INSTRUCTION 1
According to the excerpt about Gwangju, who was appointed chairman of the "Committee to Settle the Past for Truth and Reconciliation"?

SOURCE EXCERPT
============
As a result, Gwangju has become an unprecedented "human slaughter", a "bloodbath", a "city of death where only ghosts roam". The spectacle was so horrific that TV presenters from many countries around the world asked people with weak hearts to step away from the screen before the news report about the Gwangju incident.

 

 

More than 40 years have passed since then.

However, the pain of Gwangju did not disappear, and the aspirations of the rebels did not come true.

It's not because not enough time has passed, not because there was little evidence of murders left at the scene, and not because the people forgot the committed atrocity.

The fact is that the Yoon Suk Yeol gang, in whose veins the blood of executioners flows, is struggling to revive the era of the fascist dictatorship.

In early December last year, Yoon Suk Yeol slandered the People's Uprising in Gwangju. Moreover, far-right conservative Kim Kwang Dong, who glorified the May 16th military coup as a "revolution", is appointed chairman of the "Committee to Settle the Past for Truth and Reconciliation." Obviously, this is done in order to distort the historical truth about the People's Uprising in Gwangju and erase these events from the memory of the masses.
============
INSTRUCTION 2
From the records, copy every line, starting at the line that contains "Among the beach" and stopping after the line that contains "Result: 12.6 meters".

SOURCE RECORDS
============
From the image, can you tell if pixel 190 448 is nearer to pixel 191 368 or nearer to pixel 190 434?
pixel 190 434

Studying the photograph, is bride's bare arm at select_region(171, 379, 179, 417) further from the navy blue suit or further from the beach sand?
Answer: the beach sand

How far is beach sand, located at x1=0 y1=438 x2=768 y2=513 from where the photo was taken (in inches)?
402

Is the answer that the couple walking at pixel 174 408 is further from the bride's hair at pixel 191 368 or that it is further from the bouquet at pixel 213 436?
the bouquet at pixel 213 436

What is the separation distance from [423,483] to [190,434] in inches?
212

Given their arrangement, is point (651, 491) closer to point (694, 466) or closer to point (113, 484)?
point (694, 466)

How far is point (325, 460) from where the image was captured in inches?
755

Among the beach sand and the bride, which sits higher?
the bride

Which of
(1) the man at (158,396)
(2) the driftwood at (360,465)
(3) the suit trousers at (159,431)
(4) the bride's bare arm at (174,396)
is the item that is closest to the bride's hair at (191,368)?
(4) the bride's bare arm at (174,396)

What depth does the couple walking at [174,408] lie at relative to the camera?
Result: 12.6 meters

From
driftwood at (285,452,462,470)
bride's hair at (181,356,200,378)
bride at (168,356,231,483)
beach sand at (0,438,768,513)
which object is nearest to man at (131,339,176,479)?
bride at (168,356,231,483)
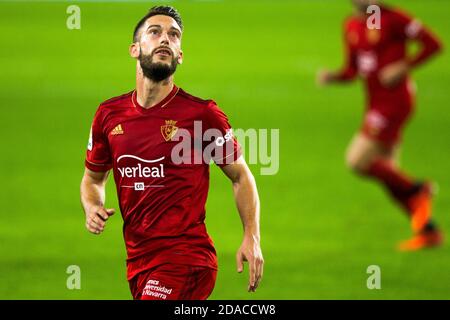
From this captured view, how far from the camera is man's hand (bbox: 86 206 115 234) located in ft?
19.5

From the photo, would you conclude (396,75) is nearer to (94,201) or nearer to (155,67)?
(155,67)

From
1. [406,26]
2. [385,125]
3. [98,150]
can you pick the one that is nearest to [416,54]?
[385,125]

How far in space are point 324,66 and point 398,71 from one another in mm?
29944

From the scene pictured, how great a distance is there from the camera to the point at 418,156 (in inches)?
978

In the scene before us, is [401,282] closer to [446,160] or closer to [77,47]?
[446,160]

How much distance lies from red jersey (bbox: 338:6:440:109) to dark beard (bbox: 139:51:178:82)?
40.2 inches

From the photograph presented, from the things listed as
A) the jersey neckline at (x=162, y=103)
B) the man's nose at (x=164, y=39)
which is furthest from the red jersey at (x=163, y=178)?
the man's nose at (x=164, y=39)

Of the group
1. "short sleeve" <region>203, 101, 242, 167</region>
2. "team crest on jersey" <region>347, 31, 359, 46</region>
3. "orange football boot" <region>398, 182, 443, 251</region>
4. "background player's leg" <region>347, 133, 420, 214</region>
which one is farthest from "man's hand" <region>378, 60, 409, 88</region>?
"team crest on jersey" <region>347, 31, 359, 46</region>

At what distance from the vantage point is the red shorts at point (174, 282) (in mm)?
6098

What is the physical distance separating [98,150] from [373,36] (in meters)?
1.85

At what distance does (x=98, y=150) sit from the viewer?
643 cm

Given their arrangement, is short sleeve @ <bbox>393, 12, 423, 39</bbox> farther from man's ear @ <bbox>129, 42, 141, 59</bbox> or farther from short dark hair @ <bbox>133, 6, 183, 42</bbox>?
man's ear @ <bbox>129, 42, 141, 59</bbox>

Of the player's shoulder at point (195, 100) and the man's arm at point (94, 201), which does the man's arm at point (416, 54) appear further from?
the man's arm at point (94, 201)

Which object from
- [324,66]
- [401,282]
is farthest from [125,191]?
============
WORKED ANSWER 1
Kim Kwang Dong

WORKED ANSWER 2
Among the beach sand and the bride, which sits higher?
the bride

Which of
(1) the man at (158,396)
(2) the driftwood at (360,465)
(3) the suit trousers at (159,431)
(4) the bride's bare arm at (174,396)
is the item that is closest to the bride's hair at (191,368)?
(4) the bride's bare arm at (174,396)

What depth does the couple walking at [174,408] lie at relative to the camera?
Result: 12.6 meters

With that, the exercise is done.